#### [Source data]
★ ★ ★

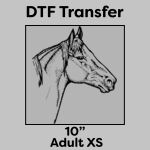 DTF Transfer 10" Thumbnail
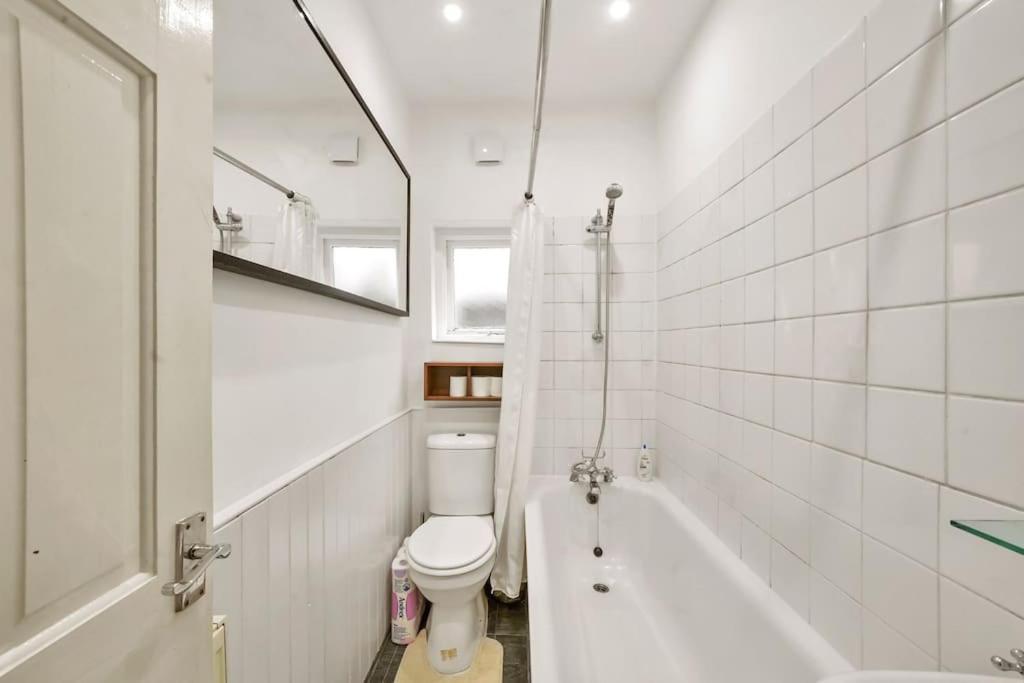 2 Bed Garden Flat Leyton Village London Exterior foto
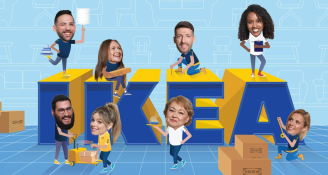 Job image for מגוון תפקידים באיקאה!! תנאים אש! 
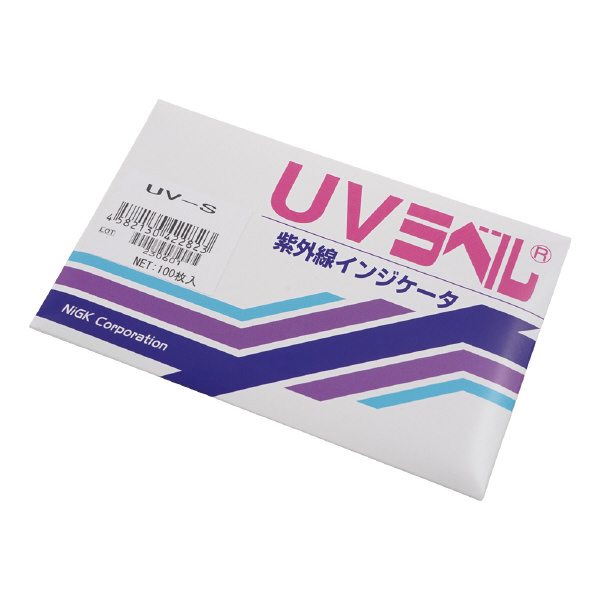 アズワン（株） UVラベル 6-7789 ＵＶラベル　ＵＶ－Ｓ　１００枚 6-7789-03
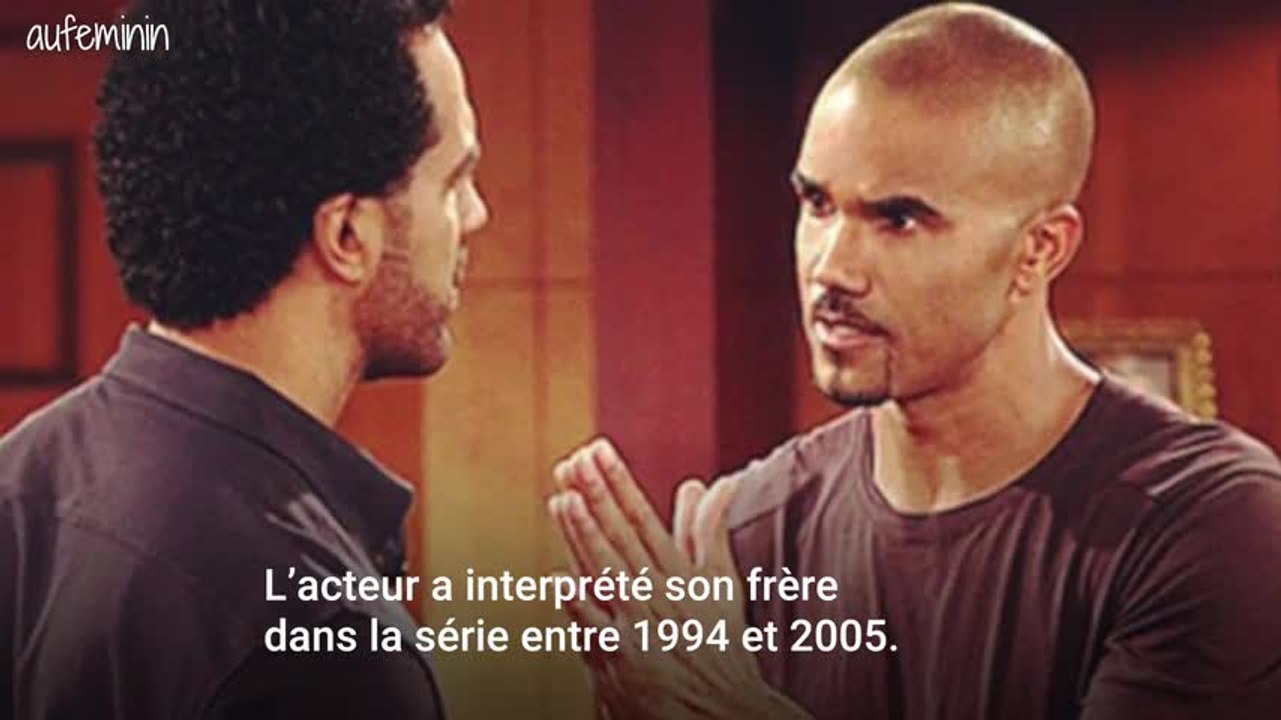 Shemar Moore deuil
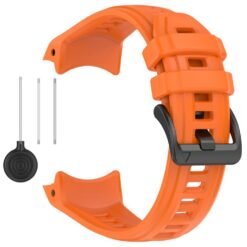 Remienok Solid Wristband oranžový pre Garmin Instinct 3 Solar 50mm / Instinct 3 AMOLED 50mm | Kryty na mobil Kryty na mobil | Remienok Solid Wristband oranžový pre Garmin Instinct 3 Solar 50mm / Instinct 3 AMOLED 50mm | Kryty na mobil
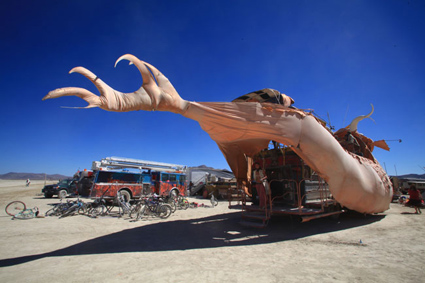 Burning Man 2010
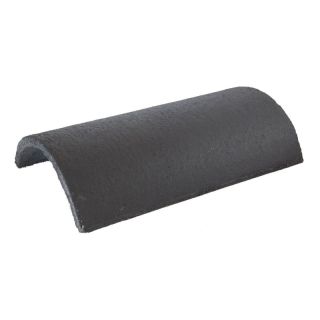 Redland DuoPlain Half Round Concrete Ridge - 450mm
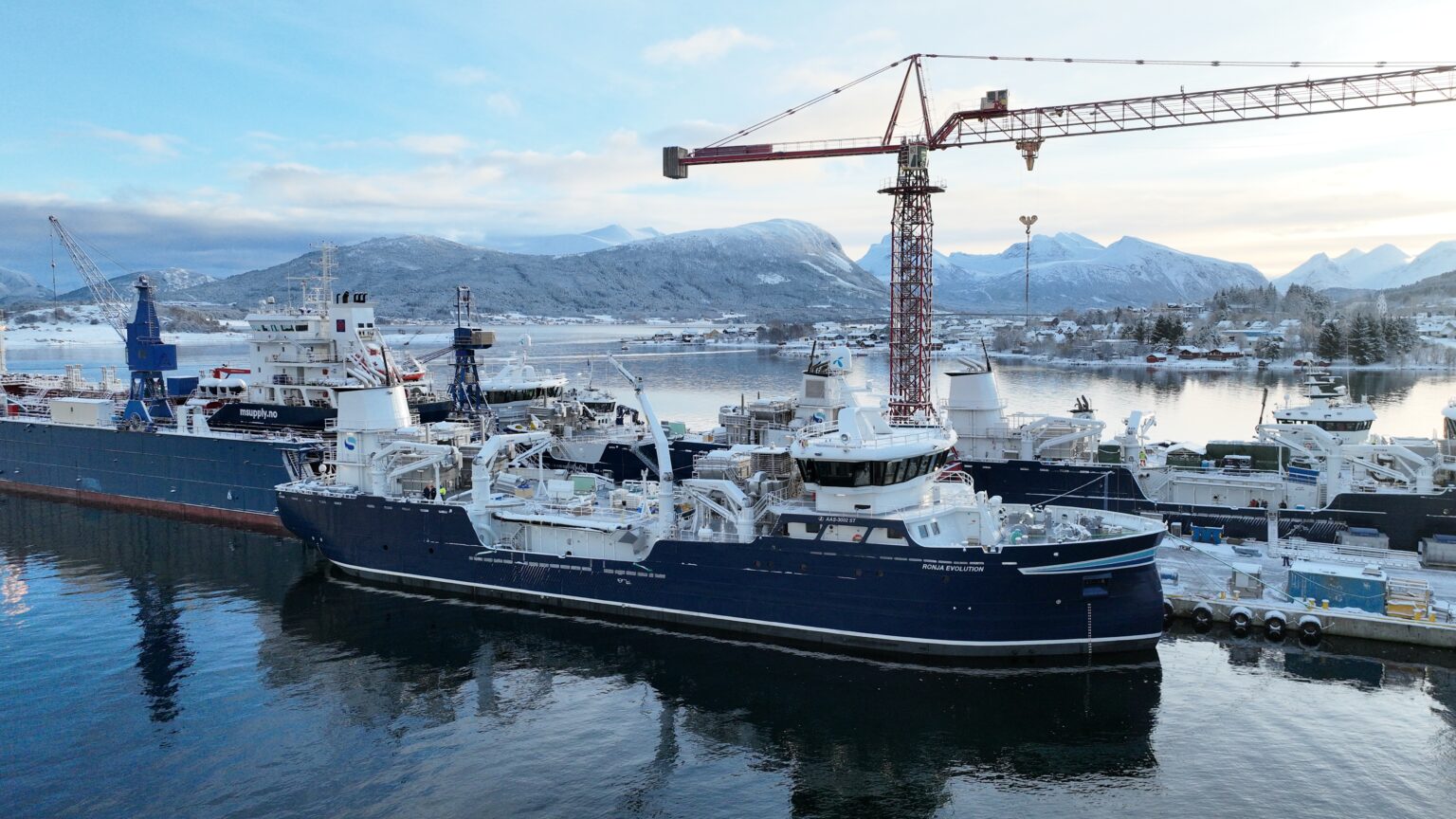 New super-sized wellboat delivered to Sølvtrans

★ ★ ★

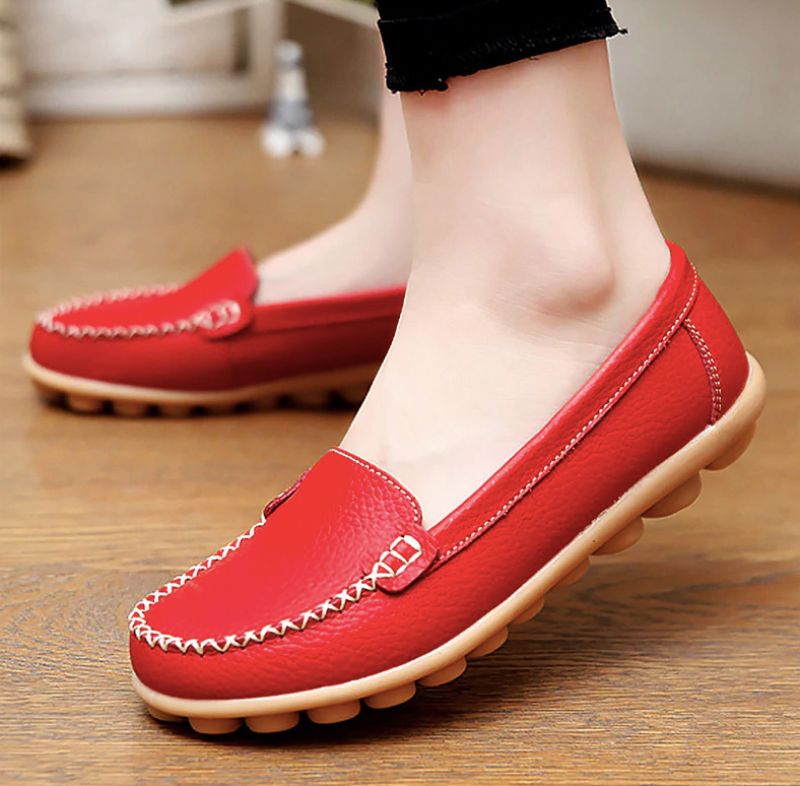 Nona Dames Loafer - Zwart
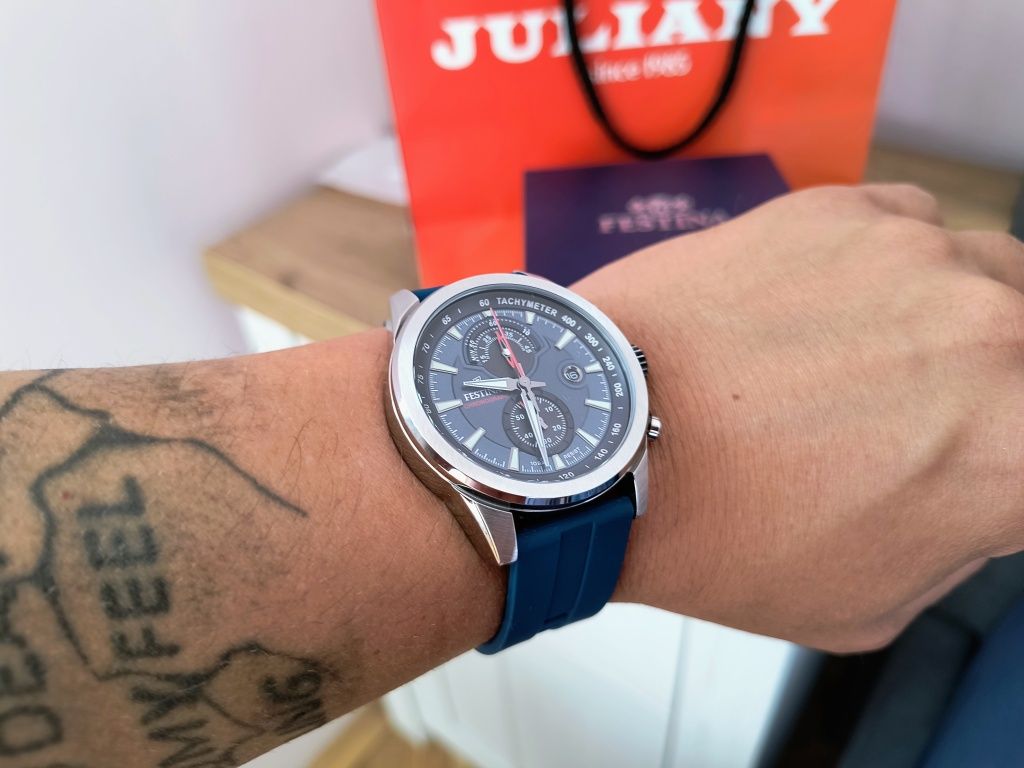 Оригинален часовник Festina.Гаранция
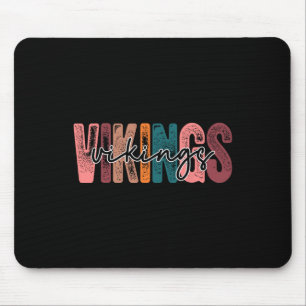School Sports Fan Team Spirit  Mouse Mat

★ ★ ★

Copy out the listing above from the line containing "Burning Man 2010" to the line containing "New super-sized wellboat", both included, exactly as written and minus the images.

 Burning Man 2010
 Redland DuoPlain Half Round Concrete Ridge - 450mm
 New super-sized wellboat delivered to Sølvtrans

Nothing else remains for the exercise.